U.S. stocks are falling sharply, following a global rout as investors pull money out of emerging markets like Turkey and Argentina and worry about a slowdown in China. Traders seeking safety shifted money into lower-risk assets like U.S. government debt and the Japanese yen. Small-company stocks fell more than the rest of the market as traders dumped assets seen as being risky.
KEEPING SCORE: The Dow Jones industrial average fell 180 points, or 1.1 percent, to 16,016 as of noon Eastern time Friday. The Standard & Poor's 500 index fell 23 points, or 1.3 percent, to 1,804. The Nasdaq composite was down 65 points, or 1.5 percent, at 4,153.
FLIGHT FROM RISK: Investors were worried about sharp drops in the values of currencies in several emerging markets including Turkey, Russia, South Africa and Argentina. The downturn began Thursday following signs that manufacturing was contracting in China, a major importer of raw materials and a key driver of global economic growth.
"All of that is making the market very sensitive and very vulnerable to growth expectations in emerging markets," said with Anastasia Amoroso, global market strategist at J.P. Morgan Funds. SMALL CAPS HIT HARD: In another sign that investors are avoiding risk, stocks of smaller companies had even larger declines than broader U.S. market. The Russell 2000 index of small-company stocks fell 2.2 percent, twice as much as the Dow.
BIGGEST LOSERS: Railroad operator Kansas City Southern plunged $16.60, or 14 percent, to $100.75 after its earnings fell short of what analysts were looking for. Tool seller W.W. Grainger Inc. dropped $9.31, or 4 percent, to $247.70 after reporting income that also disappointed investors. Engine-maker Cummins Inc. fell $5.06, or 4 percent, to $127.
LOUSY WEEK: The Dow has fallen every day this week, leaving it down 2.7 percent. The S&P 500 had small gains Monday and Tuesday but is still down 1.9 percent since last Friday. FEW WINNERS: The declines in the U.S. were broad. Declining stocks outnumbered rising ones 8-to-1 on the New York Stock Exchange. Eight out of 10 industry groups in the S&P 500 fell. Utilities, telecommunication services and consumer staples stocks posted tiny gains. That's another sign that investors were taking defensive positions: Traders tend to buy those stocks when they want relatively stable, lower-risk stocks that pay high dividends.

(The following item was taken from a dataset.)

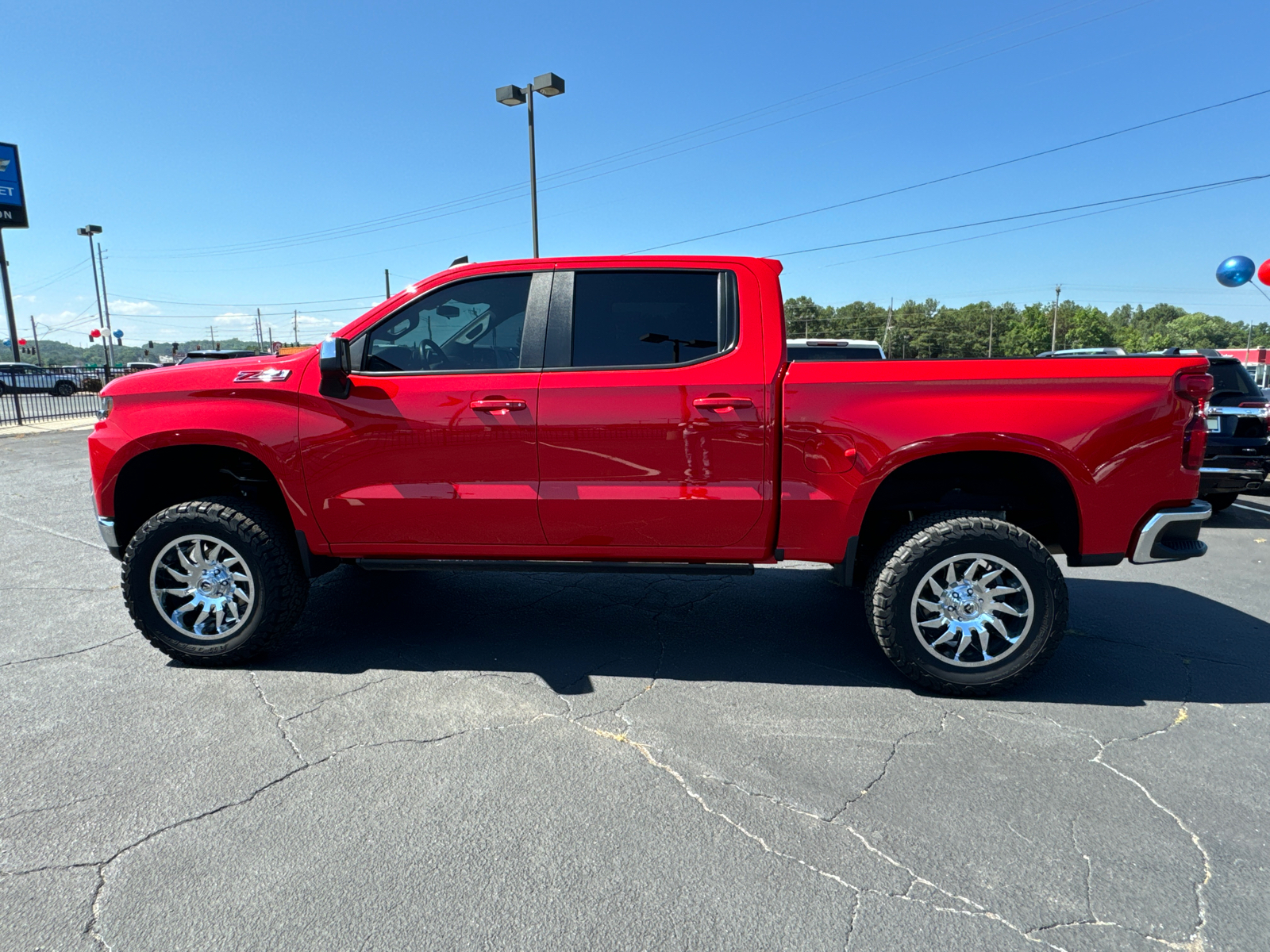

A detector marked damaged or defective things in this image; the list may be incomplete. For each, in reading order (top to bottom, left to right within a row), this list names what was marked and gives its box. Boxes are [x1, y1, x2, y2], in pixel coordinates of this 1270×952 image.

cracked pavement [0, 434, 1264, 952]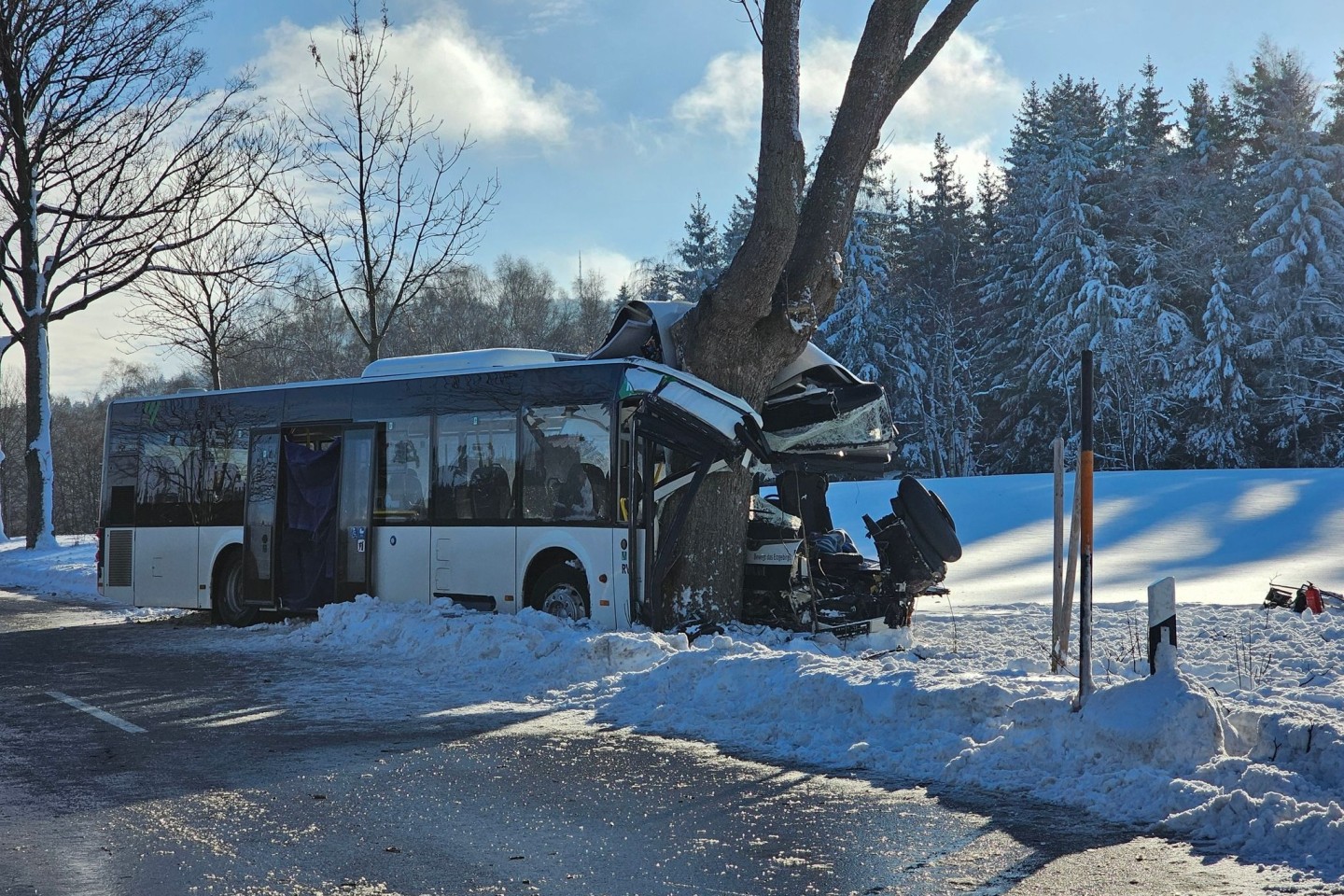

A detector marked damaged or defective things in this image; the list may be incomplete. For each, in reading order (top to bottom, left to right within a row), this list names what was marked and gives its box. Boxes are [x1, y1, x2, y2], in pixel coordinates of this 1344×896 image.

MICROSOFT GAINS: The software maker was one of the bright spots. Microsoft rose 63 cents, or 1.8 per cent, to $36.69. Its quarterly revenue and earnings beat Wall Street expectations because of strong sales of its new Xbox One console and Surface tablets.
JAVA JOLT: Starbucks rose $2.30, or 3 percent, to $75.69, after its quarterly earnings benefited from lower coffee costs and growing sales around the world. EUROPE AND ASIA: The worries about emerging markets also sent overseas markets lower. Japan's yen surged, which hurts the prospects for Japan's export-driven economy. The Nikkei 225 fell 1.9 percent. France's CAC-40 index fell 2.8percent and Germany's DAX lost 2.5 percent.
TREASURIES AND COMMODITIES: Bond prices rose as investors moved money into lower-risk assets. The yield on the 10-year Treasury note declined to 2.73 percent from 2.78 percent late Thursday. Oil fell 73 cents to $96.58 a barrel. Gold was unchanged at $1,262 an ounce.